Given records START

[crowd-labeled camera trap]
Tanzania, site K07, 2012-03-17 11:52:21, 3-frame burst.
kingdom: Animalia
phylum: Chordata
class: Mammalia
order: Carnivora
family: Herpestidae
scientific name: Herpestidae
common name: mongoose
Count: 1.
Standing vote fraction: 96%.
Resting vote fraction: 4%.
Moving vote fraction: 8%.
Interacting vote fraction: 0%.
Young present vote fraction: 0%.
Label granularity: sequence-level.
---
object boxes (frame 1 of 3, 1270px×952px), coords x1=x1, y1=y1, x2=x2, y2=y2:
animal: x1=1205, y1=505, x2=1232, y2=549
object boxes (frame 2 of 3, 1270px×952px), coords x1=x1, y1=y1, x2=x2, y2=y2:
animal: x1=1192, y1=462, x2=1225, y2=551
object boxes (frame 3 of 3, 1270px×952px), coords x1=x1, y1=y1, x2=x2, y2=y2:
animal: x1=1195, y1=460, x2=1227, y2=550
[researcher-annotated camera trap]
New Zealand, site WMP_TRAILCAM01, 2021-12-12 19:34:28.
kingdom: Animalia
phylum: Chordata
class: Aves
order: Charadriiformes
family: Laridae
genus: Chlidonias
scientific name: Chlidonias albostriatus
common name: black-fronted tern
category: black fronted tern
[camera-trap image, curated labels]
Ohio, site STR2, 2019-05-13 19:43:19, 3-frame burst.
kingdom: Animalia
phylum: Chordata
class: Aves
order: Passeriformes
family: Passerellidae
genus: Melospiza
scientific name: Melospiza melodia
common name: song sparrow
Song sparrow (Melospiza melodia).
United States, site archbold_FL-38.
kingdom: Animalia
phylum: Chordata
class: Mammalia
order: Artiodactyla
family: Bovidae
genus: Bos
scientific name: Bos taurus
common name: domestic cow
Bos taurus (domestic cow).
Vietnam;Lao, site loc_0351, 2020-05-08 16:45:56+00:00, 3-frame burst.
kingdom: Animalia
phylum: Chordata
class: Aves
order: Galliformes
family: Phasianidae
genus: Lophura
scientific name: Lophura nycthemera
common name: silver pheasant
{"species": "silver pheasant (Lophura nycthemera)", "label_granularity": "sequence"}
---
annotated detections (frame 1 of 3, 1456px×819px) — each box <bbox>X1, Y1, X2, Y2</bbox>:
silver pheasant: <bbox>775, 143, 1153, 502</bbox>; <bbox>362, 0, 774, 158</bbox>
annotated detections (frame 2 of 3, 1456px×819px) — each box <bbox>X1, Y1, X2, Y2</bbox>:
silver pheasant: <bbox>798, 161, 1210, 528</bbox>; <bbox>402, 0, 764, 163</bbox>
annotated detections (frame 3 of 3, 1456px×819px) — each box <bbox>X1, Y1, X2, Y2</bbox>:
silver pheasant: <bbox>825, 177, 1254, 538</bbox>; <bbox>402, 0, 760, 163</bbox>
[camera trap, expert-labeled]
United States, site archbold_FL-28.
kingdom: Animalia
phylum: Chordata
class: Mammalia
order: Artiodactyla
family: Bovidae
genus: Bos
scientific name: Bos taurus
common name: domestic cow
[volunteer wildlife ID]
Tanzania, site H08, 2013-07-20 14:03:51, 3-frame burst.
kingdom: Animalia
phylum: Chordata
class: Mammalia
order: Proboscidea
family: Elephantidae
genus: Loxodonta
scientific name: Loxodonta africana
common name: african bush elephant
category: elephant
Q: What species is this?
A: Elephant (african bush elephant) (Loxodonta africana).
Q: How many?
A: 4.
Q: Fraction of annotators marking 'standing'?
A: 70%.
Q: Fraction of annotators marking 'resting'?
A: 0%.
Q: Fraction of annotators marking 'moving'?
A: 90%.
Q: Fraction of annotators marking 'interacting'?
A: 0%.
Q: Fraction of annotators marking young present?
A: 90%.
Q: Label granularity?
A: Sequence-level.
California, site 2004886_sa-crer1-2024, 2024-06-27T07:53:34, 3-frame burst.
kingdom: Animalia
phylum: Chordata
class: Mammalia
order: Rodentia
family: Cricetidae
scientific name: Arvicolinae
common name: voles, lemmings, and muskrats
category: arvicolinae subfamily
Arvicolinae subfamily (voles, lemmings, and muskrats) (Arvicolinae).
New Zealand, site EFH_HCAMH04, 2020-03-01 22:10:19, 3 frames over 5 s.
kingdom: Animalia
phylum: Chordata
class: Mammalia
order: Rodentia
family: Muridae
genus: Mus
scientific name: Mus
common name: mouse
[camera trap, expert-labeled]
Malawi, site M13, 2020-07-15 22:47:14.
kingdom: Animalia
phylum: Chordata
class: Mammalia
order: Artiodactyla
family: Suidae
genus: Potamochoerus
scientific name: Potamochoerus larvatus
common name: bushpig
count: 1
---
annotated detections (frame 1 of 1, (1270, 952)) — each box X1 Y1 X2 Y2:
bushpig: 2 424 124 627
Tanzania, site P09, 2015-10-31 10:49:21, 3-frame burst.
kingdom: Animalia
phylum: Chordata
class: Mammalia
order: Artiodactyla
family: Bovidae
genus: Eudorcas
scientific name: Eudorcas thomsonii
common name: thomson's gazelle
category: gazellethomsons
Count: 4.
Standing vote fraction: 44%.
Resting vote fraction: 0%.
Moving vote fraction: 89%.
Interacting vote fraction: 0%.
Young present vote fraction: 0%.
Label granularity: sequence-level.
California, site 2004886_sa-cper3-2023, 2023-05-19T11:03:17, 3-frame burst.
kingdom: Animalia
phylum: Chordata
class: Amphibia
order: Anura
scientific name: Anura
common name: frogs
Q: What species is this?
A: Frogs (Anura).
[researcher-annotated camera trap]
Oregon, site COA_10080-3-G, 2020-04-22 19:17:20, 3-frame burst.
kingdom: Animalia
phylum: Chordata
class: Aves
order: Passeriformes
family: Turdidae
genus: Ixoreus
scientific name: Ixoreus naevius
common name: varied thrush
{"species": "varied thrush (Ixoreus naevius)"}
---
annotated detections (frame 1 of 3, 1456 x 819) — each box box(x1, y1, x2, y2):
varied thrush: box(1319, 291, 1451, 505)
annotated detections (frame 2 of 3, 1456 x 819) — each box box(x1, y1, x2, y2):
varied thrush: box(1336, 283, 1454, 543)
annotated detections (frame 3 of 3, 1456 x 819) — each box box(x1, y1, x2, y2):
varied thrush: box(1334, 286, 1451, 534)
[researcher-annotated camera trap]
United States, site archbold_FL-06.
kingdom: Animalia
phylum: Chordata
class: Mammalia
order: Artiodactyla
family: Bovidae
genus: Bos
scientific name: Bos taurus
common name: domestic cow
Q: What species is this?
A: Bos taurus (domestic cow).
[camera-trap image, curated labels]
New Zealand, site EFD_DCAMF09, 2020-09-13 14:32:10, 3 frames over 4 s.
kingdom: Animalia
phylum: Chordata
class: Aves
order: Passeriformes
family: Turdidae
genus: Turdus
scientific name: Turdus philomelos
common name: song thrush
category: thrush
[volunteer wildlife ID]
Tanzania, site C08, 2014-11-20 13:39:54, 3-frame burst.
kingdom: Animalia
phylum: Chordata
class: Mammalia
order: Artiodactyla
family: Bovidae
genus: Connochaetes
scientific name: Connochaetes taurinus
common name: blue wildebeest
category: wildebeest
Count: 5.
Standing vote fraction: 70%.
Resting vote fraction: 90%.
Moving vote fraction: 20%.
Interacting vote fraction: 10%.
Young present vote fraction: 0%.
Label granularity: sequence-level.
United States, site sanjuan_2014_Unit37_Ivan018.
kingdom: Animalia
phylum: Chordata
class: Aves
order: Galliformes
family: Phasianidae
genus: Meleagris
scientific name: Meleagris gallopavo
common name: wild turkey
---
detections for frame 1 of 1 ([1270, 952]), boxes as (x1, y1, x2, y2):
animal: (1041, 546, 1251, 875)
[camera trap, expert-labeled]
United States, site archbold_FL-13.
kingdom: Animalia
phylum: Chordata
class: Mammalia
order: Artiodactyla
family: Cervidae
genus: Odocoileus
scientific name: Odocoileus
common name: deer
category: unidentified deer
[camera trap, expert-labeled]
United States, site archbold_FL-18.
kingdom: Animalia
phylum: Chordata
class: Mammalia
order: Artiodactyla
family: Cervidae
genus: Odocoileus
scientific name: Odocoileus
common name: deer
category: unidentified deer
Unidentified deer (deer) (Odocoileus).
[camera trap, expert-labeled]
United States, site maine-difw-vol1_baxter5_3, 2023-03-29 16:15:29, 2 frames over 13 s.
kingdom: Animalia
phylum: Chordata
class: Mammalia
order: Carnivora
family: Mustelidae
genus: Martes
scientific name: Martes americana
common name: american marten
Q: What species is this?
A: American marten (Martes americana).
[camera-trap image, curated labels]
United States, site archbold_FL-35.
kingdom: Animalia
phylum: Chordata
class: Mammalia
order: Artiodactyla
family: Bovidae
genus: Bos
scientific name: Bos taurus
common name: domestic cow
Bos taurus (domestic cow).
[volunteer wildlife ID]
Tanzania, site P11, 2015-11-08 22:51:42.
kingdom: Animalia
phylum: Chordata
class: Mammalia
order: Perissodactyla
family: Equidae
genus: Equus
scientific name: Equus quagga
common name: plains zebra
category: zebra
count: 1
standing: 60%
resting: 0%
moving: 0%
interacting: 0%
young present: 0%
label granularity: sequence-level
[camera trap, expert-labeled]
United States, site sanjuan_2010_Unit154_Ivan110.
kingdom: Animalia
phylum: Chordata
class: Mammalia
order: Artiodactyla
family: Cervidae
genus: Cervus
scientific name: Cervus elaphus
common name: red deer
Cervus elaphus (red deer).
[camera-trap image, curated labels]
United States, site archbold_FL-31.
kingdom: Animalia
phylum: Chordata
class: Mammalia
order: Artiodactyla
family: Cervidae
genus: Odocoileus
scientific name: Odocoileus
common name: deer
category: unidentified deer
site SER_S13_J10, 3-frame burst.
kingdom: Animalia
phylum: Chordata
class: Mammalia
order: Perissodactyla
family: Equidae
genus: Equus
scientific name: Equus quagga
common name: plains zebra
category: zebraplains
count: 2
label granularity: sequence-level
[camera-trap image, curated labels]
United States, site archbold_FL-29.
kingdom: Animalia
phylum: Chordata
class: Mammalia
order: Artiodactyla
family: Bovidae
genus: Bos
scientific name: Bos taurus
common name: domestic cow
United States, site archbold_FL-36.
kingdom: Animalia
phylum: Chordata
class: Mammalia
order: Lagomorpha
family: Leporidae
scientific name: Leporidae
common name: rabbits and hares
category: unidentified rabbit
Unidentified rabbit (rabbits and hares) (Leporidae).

Given records END

[Exercise aim]
Read through the entries, then copy every line where the string "annotators" is found.

[Exercise response]
Q: Fraction of annotators marking 'standing'?
Q: Fraction of annotators marking 'resting'?
Q: Fraction of annotators marking 'moving'?
Q: Fraction of annotators marking 'interacting'?
Q: Fraction of annotators marking young present?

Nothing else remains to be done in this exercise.